Stone's film rolls off the screen with affection and authority, even when Morrison's life enters its sodden, bummed-out finale, and Val Kilmer does an uncanny job of identifying with Morrison. [01 Mar 1991]
I KNOW I'm giving way too many stars for this, but I don't care; The Doors were one of my very first favourite groups. I fondly recall, when I was 11, and Elektra Records released 'The Doors' Greatest Hits', and the album-length version of 'Light My Fire' was played all the time on the radio, and I was mesmerized by the instrumental middle of the song, got the album from my parents for Christmas, and started a lifelong love affair with the band. Yes, Jim Morrison is highly overrated. Yes, the movie is an extremely self-indulgent mess and it can be quite incoherent and incohesive. But the Sixties, the L.A. rock scene back then, and especially Morrison's life, were just like that, so it is oh so fitting!
I adore the fact that it was Oliver Stone's labour of love (one of thankfully many) and that the surviving members of the band basically had full input. I would take this and 'Talk Radio' (my personal favourite Stone's throw) over a hundred of Stone's politically over-the-top movies any day!
When I was 17, I took my life savings and visited, on my own, nine European countries, including France and its capital, Paris. Did I go for the Eiffel Tower, wild romance on Richard Linklater-esque trains, or its outstanding magic and sidewalk cafes? No--train-wise I had to put up with a stupid labour strike, such that an overnight sleeper car from Berne, Switzerland to Paris had to be switched, in the middle of the night, FOUR times, just so they could prove a point. And it was just to see Morrison's grave. I met 20 fantastic people who had made the pilgrimage from all over the world, and it was my first time having red wine and smoking pot. The graffiti and the sculpture of him, in the Pere Lachaise cemetery, were fascinating, as was his life. Would I go through that again? Of course I would.

**Data segment**

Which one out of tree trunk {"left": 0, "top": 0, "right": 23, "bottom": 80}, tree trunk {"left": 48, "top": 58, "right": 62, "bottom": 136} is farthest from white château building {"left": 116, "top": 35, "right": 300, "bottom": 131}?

**Problems and tasks**
1) Using the review of The Doors, answer yes or no to each statement below and quote the deciding words: (a) the writer received the greatest-hits album from their parents as a Christmas gift; (b) the writer calls "Talk Radio" a personal favorite among Stone's films; (c) the writer was 19 when traveling through Europe.
2) Return the stretch of the review of The Doors from "When I was 17, I" through "course I would.", copied word for word.
The lines that come after the review of The Doors are separate material.

**Answers to the exercise**
1)
(a) Yes: "got the album from my parents for Christmas"
(b) Yes: "'Talk Radio' (my personal favourite Stone's throw)"
(c) No: "When I was 17"

2)
When I was 17, I took my life savings and visited, on my own, nine European countries, including France and its capital, Paris. Did I go for the Eiffel Tower, wild romance on Richard Linklater-esque trains, or its outstanding magic and sidewalk cafes? No--train-wise I had to put up with a stupid labour strike, such that an overnight sleeper car from Berne, Switzerland to Paris had to be switched, in the middle of the night, FOUR times, just so they could prove a point. And it was just to see Morrison's grave. I met 20 fantastic people who had made the pilgrimage from all over the world, and it was my first time having red wine and smoking pot. The graffiti and the sculpture of him, in the Pere Lachaise cemetery, were fascinating, as was his life. Would I go through that again? Of course I would.